Answer these questions using the excerpt below comparing the rules to the former Ohio Code of Professional Responsibility.
(a) Which two rules does Rule 7.2(a) direct attention to?
(b) What two fee descriptions does the excerpt give as examples from DR 2-101(A)(5)?
(c) Which provision contained the list of items that were permissible for inclusion in advertising?

Excerpt to read ->

%%

Comparison to former Ohio Code of Professional Responsibility
Rule 7.2(a) directs attention to Rules 7.1 and 7.3, each of which includes or deletes language from the advertising and solicitation rules contained in DR 2-101 through DR 2-104.
The following are provisions of DR 2-101 that have not been included in Rule 7.1, 7.2, or 7.3:
The specific reference to types of fees or descriptions, such as “give-away” or “below cost” found in DR 2-101(A)(5), although Rule 7.1, Comment  specifically indicates that these characterizations are misleading;
Specific references to media types and words, as set forth in DR 2-101(B)(1) and (2);
Specific reference that brochures or pamphlets can be disclosed to “others” as set forth in DR 2-101(B)(3);
The list of items that were permissible for inclusion in advertising, contained in DR 2-101(D).

%%

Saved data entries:
%%

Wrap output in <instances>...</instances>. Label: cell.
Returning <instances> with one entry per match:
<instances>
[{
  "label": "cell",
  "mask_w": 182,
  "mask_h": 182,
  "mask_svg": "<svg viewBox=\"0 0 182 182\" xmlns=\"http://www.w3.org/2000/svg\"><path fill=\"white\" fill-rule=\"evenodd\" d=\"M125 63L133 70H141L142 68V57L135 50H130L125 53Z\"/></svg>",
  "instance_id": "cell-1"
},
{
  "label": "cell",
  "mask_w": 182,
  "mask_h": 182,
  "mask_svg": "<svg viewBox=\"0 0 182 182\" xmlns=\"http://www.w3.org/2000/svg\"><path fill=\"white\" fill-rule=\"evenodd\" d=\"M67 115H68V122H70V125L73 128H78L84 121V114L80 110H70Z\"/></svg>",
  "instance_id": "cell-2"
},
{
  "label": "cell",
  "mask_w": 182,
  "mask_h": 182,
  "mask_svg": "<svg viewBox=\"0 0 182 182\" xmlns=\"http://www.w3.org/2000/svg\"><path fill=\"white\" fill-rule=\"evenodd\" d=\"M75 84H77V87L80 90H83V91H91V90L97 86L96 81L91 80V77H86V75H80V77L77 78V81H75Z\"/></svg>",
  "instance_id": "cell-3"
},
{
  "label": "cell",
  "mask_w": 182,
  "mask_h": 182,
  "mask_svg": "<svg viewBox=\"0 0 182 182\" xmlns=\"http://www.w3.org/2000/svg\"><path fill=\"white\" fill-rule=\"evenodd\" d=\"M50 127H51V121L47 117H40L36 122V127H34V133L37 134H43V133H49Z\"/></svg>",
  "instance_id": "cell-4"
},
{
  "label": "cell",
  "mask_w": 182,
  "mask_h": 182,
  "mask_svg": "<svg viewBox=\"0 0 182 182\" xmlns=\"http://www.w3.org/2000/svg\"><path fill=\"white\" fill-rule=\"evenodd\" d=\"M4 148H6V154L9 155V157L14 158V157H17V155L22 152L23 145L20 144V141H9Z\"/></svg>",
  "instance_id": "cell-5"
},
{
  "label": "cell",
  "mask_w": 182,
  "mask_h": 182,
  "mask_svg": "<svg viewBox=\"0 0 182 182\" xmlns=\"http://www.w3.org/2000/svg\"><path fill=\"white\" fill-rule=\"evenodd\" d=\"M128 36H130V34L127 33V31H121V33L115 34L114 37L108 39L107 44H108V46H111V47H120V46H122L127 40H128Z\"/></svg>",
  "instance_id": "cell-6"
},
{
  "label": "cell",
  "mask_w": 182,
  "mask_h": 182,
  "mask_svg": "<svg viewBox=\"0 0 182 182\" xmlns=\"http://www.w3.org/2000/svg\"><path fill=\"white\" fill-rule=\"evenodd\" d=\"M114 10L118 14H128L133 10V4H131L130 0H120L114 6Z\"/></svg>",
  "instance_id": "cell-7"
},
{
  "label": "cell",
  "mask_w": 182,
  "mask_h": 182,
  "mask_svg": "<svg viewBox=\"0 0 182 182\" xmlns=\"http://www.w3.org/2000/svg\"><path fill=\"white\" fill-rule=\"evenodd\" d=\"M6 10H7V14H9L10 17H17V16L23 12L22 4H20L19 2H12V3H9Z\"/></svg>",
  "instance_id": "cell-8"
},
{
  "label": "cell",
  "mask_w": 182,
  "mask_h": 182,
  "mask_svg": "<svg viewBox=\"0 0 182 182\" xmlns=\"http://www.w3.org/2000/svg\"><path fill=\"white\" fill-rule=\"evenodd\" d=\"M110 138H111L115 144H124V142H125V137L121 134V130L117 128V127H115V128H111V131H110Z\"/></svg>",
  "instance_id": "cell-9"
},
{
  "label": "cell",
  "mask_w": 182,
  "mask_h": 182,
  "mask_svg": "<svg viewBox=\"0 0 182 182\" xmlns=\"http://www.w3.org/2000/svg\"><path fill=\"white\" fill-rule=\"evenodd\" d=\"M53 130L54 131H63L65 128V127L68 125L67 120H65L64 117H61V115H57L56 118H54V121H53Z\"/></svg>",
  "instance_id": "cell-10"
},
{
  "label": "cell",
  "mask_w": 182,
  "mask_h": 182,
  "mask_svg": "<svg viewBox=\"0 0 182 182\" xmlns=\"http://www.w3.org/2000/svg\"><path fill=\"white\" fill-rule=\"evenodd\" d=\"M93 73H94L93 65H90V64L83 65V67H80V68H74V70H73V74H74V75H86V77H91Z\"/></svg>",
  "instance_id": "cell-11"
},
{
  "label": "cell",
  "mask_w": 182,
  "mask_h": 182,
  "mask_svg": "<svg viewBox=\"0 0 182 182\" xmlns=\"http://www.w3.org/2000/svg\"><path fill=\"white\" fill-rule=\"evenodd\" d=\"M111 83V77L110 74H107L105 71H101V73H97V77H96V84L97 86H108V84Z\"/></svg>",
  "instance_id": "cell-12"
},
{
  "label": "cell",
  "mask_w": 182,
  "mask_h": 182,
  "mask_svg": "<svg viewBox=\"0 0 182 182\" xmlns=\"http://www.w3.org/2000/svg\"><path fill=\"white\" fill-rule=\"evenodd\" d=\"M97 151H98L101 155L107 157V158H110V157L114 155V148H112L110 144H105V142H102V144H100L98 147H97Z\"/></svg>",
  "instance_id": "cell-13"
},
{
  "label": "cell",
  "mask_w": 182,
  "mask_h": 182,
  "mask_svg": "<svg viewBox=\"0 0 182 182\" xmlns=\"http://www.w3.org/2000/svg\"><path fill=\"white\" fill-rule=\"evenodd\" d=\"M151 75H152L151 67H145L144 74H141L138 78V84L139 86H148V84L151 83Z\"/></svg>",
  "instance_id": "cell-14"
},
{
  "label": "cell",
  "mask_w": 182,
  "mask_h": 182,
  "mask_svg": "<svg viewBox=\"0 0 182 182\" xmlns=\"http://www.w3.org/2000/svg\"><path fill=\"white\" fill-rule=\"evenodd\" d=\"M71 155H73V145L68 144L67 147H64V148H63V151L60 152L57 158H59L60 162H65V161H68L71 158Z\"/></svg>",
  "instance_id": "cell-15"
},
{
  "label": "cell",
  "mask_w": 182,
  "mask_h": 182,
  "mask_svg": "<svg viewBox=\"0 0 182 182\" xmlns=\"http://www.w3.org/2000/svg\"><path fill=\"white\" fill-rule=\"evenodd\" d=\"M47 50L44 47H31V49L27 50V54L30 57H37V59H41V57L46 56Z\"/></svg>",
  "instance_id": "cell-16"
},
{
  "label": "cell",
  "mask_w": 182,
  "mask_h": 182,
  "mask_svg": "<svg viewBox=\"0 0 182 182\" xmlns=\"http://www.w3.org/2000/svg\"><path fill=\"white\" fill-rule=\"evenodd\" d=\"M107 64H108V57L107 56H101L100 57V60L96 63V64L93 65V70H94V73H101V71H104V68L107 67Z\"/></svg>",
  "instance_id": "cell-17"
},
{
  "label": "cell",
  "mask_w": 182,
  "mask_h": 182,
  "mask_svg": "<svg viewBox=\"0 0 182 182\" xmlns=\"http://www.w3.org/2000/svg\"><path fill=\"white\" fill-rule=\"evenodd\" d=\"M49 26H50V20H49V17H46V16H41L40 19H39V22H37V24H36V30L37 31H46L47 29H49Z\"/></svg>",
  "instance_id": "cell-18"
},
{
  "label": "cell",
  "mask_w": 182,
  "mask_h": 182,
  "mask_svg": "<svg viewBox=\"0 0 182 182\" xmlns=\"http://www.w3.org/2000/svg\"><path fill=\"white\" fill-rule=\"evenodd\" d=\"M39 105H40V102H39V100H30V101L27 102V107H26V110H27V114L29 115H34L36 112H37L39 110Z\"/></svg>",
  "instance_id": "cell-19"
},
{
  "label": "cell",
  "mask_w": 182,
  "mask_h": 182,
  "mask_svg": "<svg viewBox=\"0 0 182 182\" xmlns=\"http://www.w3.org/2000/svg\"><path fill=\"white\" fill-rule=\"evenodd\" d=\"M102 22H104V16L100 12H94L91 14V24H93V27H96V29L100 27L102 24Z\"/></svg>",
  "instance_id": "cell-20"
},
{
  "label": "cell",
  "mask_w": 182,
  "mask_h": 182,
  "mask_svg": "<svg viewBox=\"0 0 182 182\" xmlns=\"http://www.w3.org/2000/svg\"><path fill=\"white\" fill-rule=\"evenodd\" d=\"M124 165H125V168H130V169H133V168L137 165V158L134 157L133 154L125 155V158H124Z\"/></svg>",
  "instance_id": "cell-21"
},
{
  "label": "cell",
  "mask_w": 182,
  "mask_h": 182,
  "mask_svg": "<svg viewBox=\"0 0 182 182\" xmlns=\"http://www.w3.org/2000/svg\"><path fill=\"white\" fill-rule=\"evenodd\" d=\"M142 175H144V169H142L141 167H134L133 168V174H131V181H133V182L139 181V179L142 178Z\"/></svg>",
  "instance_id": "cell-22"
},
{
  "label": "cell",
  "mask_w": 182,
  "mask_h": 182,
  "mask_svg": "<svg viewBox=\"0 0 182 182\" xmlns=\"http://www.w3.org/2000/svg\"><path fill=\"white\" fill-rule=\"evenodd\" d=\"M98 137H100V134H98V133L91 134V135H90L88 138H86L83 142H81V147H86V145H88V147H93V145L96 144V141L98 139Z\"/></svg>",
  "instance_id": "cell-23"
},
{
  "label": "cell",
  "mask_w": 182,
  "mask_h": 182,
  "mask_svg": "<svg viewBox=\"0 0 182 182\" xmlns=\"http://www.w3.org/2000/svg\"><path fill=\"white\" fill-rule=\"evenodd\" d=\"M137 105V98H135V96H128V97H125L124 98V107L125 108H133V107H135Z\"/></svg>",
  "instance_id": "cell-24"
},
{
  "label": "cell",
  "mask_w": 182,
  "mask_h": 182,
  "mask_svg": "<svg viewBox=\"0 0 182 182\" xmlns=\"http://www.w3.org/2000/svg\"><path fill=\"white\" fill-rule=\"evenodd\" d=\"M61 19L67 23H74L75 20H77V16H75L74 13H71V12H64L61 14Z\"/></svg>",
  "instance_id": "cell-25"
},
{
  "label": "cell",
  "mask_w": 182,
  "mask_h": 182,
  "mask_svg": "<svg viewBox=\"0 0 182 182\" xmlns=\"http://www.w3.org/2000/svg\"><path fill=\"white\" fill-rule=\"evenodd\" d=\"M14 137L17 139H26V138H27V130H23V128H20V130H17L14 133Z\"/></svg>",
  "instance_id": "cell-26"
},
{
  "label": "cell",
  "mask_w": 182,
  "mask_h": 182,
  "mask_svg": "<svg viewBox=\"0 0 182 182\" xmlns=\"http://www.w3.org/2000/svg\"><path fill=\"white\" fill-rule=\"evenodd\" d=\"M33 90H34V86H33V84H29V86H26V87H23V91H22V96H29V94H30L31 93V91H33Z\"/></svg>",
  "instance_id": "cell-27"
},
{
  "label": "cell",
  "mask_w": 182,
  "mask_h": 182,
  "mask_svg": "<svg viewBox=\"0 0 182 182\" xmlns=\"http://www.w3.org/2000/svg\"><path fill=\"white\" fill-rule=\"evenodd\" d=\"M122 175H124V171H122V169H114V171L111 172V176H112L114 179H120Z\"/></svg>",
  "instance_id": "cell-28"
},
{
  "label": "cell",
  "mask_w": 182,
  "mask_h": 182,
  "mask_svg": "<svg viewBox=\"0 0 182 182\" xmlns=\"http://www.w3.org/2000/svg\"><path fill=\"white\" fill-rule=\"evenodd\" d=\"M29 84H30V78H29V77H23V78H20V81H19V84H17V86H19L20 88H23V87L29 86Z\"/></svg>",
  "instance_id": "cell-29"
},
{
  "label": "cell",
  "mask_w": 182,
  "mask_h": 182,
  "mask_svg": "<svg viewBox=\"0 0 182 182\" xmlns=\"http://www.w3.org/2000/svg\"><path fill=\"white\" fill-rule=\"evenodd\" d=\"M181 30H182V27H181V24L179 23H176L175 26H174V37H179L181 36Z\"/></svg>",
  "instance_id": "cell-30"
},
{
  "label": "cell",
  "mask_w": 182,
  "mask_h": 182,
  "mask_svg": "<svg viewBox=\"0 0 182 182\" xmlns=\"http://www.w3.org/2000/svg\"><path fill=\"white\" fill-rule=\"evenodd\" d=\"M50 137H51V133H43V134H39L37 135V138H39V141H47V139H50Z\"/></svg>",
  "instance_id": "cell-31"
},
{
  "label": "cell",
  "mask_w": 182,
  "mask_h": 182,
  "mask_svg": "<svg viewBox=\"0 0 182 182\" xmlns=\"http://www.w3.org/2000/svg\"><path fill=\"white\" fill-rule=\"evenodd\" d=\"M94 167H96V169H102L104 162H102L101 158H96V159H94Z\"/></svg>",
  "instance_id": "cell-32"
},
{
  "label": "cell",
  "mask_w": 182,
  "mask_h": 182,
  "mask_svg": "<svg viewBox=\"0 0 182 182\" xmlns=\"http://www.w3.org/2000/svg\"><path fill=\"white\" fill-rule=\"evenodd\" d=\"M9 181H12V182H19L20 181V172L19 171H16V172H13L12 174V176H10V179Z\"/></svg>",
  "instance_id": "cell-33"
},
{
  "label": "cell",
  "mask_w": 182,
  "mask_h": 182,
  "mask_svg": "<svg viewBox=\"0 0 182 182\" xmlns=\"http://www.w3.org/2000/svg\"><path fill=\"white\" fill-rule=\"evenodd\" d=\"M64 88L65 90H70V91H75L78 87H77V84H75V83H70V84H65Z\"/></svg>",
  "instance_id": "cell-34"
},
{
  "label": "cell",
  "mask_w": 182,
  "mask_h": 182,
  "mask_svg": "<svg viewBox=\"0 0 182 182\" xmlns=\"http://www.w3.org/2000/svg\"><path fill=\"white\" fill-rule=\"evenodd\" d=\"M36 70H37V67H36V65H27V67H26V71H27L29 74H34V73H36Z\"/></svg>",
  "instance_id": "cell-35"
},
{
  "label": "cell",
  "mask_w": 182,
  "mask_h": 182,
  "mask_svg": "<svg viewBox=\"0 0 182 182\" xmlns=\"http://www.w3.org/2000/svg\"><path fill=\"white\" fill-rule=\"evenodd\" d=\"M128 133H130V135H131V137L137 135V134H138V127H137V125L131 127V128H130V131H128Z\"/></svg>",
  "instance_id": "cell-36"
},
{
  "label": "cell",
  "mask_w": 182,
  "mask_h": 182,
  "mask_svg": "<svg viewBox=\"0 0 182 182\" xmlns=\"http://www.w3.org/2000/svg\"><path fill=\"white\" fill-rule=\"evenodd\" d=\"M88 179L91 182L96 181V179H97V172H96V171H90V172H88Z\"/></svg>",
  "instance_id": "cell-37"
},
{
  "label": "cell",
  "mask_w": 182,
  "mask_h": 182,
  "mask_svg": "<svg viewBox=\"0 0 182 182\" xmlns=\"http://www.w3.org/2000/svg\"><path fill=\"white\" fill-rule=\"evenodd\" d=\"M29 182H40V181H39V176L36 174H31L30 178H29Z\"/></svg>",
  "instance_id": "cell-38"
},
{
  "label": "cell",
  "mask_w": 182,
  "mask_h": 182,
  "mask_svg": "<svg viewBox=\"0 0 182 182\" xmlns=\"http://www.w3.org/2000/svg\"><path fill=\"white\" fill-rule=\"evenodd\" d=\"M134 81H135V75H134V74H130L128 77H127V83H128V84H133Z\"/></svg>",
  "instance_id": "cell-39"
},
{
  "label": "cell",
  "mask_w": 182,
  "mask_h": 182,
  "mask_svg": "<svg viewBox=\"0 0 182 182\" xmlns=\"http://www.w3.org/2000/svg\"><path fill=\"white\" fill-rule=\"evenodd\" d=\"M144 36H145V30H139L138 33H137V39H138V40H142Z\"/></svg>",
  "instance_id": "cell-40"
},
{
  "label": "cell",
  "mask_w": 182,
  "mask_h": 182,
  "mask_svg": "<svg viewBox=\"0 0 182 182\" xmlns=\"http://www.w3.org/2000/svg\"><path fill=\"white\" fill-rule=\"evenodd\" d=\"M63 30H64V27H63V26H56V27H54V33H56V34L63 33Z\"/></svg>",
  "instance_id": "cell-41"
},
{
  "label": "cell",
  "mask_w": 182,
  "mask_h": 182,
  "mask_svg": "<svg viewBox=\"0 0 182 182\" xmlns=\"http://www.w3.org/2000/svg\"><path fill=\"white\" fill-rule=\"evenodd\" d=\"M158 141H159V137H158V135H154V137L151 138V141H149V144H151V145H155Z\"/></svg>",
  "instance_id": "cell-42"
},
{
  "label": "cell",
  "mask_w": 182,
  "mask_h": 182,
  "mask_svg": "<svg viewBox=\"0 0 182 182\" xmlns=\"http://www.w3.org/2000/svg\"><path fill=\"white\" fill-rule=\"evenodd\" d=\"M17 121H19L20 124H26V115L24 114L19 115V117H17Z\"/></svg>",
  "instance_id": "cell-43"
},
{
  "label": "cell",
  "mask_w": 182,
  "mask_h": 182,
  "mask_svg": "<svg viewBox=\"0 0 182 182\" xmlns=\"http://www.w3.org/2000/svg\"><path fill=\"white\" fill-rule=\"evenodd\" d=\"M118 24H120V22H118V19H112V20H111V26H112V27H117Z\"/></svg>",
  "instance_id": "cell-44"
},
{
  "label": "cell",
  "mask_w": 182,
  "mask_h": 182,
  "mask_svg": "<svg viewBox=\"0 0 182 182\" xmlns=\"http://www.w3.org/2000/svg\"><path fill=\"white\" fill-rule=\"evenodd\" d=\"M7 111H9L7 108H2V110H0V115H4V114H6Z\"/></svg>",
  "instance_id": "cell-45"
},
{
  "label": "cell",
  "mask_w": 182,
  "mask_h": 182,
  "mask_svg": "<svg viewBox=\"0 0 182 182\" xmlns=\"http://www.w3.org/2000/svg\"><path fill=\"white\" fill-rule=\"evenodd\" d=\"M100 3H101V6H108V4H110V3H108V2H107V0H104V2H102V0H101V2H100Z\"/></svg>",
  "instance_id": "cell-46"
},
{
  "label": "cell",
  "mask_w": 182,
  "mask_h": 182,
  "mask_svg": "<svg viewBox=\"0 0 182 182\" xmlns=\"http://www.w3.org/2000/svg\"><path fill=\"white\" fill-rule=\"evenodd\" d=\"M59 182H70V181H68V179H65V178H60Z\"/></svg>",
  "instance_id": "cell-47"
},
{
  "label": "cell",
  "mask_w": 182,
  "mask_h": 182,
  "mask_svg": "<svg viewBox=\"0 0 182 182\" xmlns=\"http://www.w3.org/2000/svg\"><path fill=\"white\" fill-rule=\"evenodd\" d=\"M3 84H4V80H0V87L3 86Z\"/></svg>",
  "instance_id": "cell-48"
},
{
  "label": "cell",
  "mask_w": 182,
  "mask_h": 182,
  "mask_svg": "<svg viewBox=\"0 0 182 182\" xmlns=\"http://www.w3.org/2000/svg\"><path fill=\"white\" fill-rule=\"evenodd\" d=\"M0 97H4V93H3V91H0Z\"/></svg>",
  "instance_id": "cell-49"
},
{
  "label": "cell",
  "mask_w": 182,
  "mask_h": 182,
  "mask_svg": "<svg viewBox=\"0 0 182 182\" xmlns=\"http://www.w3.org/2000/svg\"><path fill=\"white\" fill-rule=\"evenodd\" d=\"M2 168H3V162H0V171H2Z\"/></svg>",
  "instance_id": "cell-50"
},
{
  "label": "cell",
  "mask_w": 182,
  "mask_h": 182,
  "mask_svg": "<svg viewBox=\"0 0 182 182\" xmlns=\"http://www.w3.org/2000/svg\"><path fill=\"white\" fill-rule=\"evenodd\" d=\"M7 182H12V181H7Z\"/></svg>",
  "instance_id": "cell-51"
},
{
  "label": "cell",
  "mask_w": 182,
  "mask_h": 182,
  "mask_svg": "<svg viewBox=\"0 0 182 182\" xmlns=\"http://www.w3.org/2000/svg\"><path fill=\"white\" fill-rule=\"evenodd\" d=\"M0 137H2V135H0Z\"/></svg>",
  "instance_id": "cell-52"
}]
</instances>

%%

Answer area ->
(a) Rules 7.1 and 7.3
(b) "Give-away" and "below cost"
(c) DR 2-101(D)